11:50 | 02/06/2015 Economy
The foreign exchange market has stabilised after fluctuations caused by the State Bank's recent decision to devalue the Vietnamese dong by 1%, according to independent market analysts.
After the central bank's devaluation, banks have adjusted their forex rates, creating a new pricing level for the US dollar.
A representative of a foreign bank in Vietnam, who declined to be named, said the forex rate was VND21,800 per US dollar.
Techcombank, for instance, has raised its selling price for the US dollar to VND21, 870, while Eximbank is selling the greenback at VND21,860.
At Vietcombank, the exchange rate is between VND21,795 and VND21,855 per dollar.
On the Hanoi free market, common forex rates are around VND21,850 and VND21,855 per US dollar. In Ho Chi Minh City, the greenback is selling at VND21,850 and VND21,870.
Meanwhile, the central bank continues to apply the buying and selling exchange rates of VND21,600 and VND21,620 per dollar, respectively.
The average forex rate on the inter-bank market was fixed at VND21,673 on its website.
Analysts, however, said the new rate would remain stable because supplies of foreign currencies are abundant.

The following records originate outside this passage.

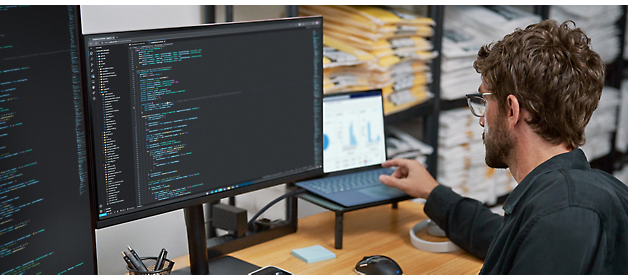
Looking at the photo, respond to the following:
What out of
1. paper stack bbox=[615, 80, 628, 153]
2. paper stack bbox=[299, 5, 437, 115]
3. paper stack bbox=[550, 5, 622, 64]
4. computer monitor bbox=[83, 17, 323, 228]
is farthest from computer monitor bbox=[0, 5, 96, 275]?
paper stack bbox=[615, 80, 628, 153]

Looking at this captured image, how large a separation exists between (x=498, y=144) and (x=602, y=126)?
2249 mm

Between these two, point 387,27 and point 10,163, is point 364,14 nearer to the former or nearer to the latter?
point 387,27

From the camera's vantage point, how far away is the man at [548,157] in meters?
0.86

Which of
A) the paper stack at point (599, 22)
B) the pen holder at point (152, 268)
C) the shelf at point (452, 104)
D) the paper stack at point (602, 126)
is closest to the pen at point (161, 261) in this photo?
the pen holder at point (152, 268)

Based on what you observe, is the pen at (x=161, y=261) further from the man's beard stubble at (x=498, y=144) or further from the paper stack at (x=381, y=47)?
the paper stack at (x=381, y=47)

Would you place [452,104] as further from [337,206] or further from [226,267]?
[226,267]

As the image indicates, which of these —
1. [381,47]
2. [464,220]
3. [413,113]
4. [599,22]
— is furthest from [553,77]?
[599,22]

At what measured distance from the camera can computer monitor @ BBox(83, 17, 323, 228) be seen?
102 cm

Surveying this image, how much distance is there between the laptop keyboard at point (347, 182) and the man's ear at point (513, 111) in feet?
1.81

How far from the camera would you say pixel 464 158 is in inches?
93.6

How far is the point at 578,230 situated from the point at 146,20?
46.3 inches

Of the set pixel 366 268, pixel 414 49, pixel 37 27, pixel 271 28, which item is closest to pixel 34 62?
pixel 37 27

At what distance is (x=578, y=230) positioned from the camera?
0.85 meters

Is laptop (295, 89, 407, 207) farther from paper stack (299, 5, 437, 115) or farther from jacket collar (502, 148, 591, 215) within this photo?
jacket collar (502, 148, 591, 215)
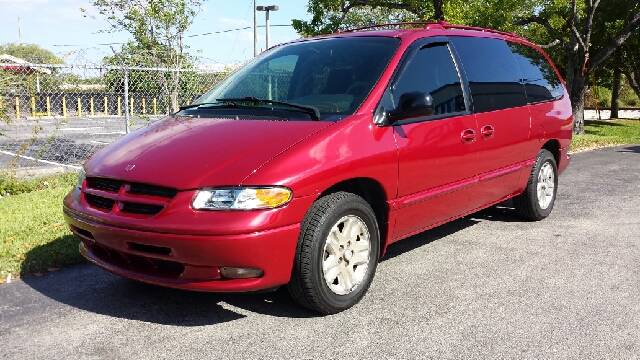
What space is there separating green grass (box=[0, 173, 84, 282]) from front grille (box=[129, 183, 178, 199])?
5.67ft

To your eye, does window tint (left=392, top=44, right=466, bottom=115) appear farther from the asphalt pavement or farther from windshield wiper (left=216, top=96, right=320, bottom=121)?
the asphalt pavement

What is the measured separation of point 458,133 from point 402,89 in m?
0.67

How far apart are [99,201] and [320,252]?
1413 millimetres

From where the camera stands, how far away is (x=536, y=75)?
6223mm

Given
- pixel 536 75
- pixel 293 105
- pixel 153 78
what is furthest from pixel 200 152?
pixel 153 78

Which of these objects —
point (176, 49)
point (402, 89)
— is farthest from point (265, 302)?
point (176, 49)

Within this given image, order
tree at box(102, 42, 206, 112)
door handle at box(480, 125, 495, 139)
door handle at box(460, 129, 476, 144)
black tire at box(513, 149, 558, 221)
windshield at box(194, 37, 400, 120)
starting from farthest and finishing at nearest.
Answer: tree at box(102, 42, 206, 112)
black tire at box(513, 149, 558, 221)
door handle at box(480, 125, 495, 139)
door handle at box(460, 129, 476, 144)
windshield at box(194, 37, 400, 120)

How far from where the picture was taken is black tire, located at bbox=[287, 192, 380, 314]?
3504 millimetres

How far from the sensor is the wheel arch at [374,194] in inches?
156

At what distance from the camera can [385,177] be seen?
4027mm

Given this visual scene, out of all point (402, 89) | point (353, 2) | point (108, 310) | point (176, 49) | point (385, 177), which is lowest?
point (108, 310)

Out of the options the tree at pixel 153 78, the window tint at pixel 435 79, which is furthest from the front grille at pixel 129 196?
the tree at pixel 153 78

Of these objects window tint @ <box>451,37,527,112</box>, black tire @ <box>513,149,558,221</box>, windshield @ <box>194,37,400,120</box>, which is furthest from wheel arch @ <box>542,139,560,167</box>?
windshield @ <box>194,37,400,120</box>

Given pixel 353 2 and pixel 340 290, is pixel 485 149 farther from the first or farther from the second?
pixel 353 2
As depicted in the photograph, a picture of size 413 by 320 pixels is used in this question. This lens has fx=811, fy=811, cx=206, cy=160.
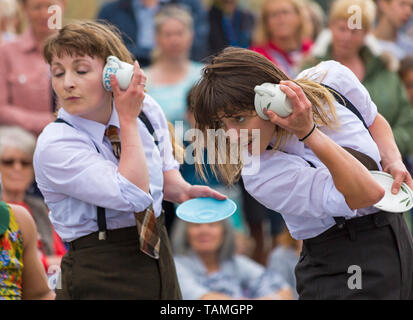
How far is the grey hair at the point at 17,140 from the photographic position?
5094mm

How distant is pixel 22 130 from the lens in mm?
5164

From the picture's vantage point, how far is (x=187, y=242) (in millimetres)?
5344

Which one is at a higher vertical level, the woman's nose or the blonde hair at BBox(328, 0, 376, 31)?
the blonde hair at BBox(328, 0, 376, 31)

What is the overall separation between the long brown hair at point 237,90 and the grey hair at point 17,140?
2.27m

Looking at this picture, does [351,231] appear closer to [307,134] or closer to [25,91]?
[307,134]

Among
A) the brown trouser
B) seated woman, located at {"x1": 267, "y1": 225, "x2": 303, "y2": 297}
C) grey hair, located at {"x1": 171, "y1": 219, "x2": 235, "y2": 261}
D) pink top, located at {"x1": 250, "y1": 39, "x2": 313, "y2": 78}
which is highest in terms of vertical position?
pink top, located at {"x1": 250, "y1": 39, "x2": 313, "y2": 78}

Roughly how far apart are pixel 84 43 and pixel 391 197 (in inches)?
53.1

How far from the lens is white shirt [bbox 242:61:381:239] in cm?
297

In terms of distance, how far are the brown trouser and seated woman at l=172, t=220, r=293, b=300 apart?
6.40 ft

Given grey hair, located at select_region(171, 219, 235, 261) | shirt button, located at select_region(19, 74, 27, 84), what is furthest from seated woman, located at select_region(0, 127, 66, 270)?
grey hair, located at select_region(171, 219, 235, 261)

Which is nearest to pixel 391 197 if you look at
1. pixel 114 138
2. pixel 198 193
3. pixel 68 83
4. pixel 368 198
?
pixel 368 198

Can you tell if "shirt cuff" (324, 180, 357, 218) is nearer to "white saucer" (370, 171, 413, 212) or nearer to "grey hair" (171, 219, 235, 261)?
"white saucer" (370, 171, 413, 212)

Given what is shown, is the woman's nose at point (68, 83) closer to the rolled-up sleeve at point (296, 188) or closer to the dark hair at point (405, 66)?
the rolled-up sleeve at point (296, 188)

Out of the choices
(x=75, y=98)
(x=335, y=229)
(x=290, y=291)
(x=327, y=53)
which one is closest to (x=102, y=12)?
(x=327, y=53)
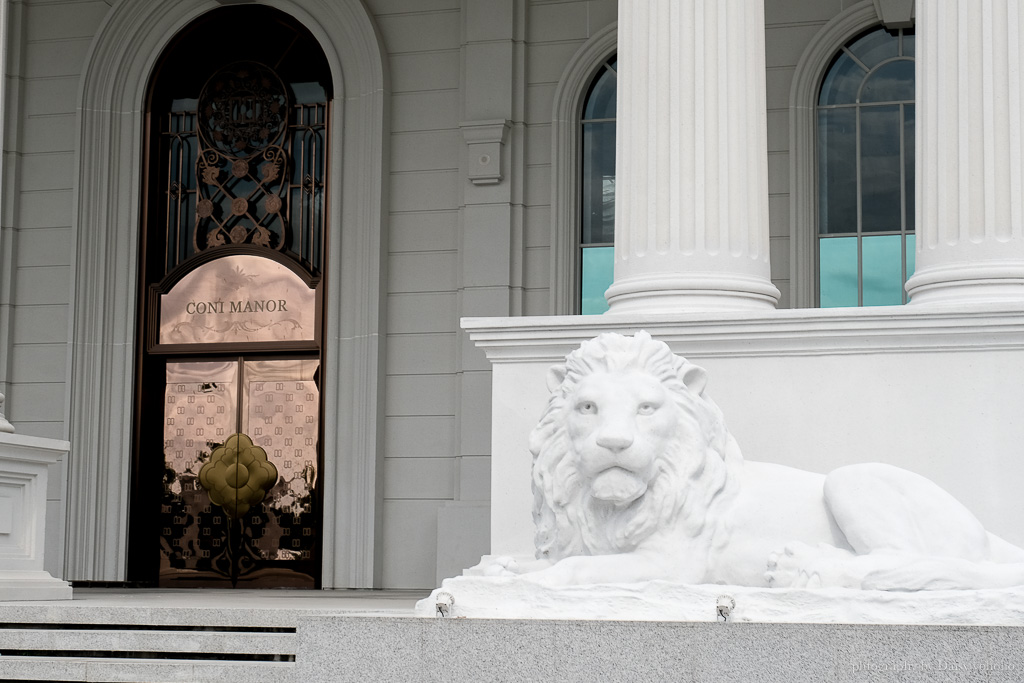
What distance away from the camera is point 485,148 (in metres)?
15.4

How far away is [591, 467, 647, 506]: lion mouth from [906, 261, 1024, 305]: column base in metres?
2.86

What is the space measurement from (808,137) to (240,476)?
7425mm

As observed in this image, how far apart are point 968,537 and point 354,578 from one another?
401 inches

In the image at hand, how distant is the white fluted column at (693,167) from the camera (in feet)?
27.5

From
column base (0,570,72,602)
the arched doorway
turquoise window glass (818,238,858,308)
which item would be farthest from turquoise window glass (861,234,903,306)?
column base (0,570,72,602)

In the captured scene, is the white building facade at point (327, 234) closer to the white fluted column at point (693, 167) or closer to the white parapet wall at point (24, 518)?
the white parapet wall at point (24, 518)

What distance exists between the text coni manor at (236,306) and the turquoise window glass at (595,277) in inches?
139

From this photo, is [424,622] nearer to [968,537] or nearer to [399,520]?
[968,537]

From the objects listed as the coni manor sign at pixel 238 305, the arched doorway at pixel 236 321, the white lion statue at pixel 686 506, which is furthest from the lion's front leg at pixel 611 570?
the coni manor sign at pixel 238 305

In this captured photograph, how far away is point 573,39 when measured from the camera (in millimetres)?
15633

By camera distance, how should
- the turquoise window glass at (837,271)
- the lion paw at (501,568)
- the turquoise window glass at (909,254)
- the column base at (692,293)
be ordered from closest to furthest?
the lion paw at (501,568)
the column base at (692,293)
the turquoise window glass at (909,254)
the turquoise window glass at (837,271)

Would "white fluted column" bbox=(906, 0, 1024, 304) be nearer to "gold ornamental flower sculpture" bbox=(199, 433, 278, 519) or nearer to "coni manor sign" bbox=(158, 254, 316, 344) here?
"coni manor sign" bbox=(158, 254, 316, 344)

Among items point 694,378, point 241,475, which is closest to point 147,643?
point 694,378

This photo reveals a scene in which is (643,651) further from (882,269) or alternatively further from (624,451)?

The foreign exchange market's liquidity is rather plentiful.
According to reports from credit institutions, foreign bank branches' total value of interbank transactions in the second week of May was VND46,934 billion (converted from US dollar), up by VND3,386 billion compared with the figure in the previous week.
Additionally, overseas remittance from overseas Vietnamese to Ho Chi Minh City alone reached US$1.4 billion in the first four months, up by 19.6%. The figure for Viet Nam is estimated to be between US$13 billion and US$14 billion for the entire year.
A report from the Foreign Investment Department also said that foreign investors registered US$2.29 billion in the first five months of the year. In the period, the Foreign Direct Investment (FDI) enterprises disbursed VND5 billion, a year-on-year increase of 7.6%.
The National Assembly's regular session in April also reported that about US$550 million of Official Development Assistance (ODA) has so far this year been disbursed, up by 11.4%.
"When capital of FDI and ODA projects is disbursed, this means that an additional volume of foreign currency is pumped into the foreign exchange market, thus helping balance supply and demand," Dr. Nguyen Tri Hieu, a senior economic expert, told Dau Tu Chung Khoan magazine.
Nguyen Thi Hong, deputy governor of the State Bank of Vietnam, said that fluctuations of forex rates were still within the permissible level. Credit institutions' and people's legitimate demand for foreign currencies had been satisfied by the banks.
"In the coming time, the central bank will apply several measures and tools to stabilise the forex rate and the foreign exchange market, based on the newly established rate, and put a close watch on fluctuations of the market as well as economic and monetary predictions to ensure proper and effective management," she said.